▸ What is asked:
(a) From the blog post about the Facebook panel discussion, quote the passage from "It was a real" up to and including "start to finish.".
(b) In the blog post about the Facebook panel discussion, where did the writer go to record the program?
(c) Continue the blog post about the televised Facebook panel discussion, beginning after its final sentence.

▸ Excerpted passage:
Is Facebook A Fad?

picture-1.pngThe video is now up from [Canadian public television station] TVO’s current affairs program, The Agenda‘s panel discussion of the future of Facebook that I participated in the other night with 4 other guests. For the first half I listened along thinking “everyone’s got something interesting to say,” but toward the end there Om Malik pulled out the old “people socialize online because they are socially awkward and don’t want to talk to people face-to-face” canard and I couldn’t help but leap into action to combat caricature with evidence. Wind me up and watch me go.

It was a real hoot recording this. I went to Kansas City Public Television, where I sat alone at a table on a little stagey kind of thing, with a cameraman (who was obscured by his massive camera) and an engineer (hiding behind a little wall behind me) with bright lights beaming down on me. Given that, I was surprised how fully I got caught up in the discussion. When it ended, the camera man and the engineer continued discussing the topic with me, which I thought was a neat testament to how engaging the discussion was. The whole thing was a class operation start to finish.

▸ Data supplied:
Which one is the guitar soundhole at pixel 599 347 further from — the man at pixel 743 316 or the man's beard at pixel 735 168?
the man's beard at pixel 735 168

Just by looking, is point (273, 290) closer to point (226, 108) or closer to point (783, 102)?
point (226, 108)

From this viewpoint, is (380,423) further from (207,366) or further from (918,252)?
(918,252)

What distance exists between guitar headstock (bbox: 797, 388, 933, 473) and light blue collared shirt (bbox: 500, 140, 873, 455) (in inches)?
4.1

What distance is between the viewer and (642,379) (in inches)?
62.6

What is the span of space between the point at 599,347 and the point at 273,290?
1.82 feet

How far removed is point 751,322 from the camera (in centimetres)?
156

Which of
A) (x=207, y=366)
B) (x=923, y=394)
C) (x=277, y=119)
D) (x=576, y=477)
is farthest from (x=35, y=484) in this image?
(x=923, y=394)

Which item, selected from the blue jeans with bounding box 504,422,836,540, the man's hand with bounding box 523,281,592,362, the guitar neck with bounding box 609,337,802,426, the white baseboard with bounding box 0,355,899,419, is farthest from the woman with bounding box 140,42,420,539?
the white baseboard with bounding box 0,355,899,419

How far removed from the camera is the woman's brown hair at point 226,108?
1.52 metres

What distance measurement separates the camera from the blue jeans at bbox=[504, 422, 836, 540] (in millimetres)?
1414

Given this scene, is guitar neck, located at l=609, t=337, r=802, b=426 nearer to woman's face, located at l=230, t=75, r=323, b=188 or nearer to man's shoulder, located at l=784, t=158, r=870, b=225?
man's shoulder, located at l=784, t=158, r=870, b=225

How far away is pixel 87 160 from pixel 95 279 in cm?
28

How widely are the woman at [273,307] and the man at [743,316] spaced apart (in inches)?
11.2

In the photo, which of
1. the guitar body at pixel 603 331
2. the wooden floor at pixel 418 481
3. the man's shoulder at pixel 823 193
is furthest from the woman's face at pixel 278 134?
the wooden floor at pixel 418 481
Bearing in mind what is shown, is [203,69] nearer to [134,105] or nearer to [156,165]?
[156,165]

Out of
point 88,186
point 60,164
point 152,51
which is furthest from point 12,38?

▸ Task-by-task results:
(a)
It was a real hoot recording this. I went to Kansas City Public Television, where I sat alone at a table on a little stagey kind of thing, with a cameraman (who was obscured by his massive camera) and an engineer (hiding behind a little wall behind me) with bright lights beaming down on me. Given that, I was surprised how fully I got caught up in the discussion. When it ended, the camera man and the engineer continued discussing the topic with me, which I thought was a neat testament to how engaging the discussion was. The whole thing was a class operation start to finish.

(b) Kansas City Public Television.

(c)
There were several things I would have liked to have said if it had been a longer discussion, like about the need to differentiate between privacy in terms of what we show others on our facebook pages and privacy in terms of what information facebook collects about us behind the scene for their own use (which is getting creepier by the day), and about the fact that there are privacy controls for the former that people can use (so they could, for instance, opt out of being google indexed on facebook), even if research shows that they rarely do use them. Jesse Hirsch makes a point in the discussion about the basic literacy skills needed to understand how facebook affects one’s privacy that’s important and deserved some elaboration.

So if you’re interested in a high quality half hour discussion of the question, enjoy the video [you have to click the blue 'Is Facebook A Fad' tab next to Steven Pinker]. The video could be very useful for teaching purposes too — I know I’ll be showing it when I teach social networks in my Communication on the Internet course in the next 2 weeks.

Update: The video will only stream for 10 days. If you yearn for your own personal copy, subscribe to the podcast here and you can download it.

Comments (11) to “Is Facebook A Fad?”

  1. A good overview of the show, Nancy — I enjoyed doing it as well, and thought you did a great job of putting Om in his place :-)

  2. I enjoyed the panel as well. It was nice to have so much time – 32 minutes is an eternity in TV-land! – to talk about FB.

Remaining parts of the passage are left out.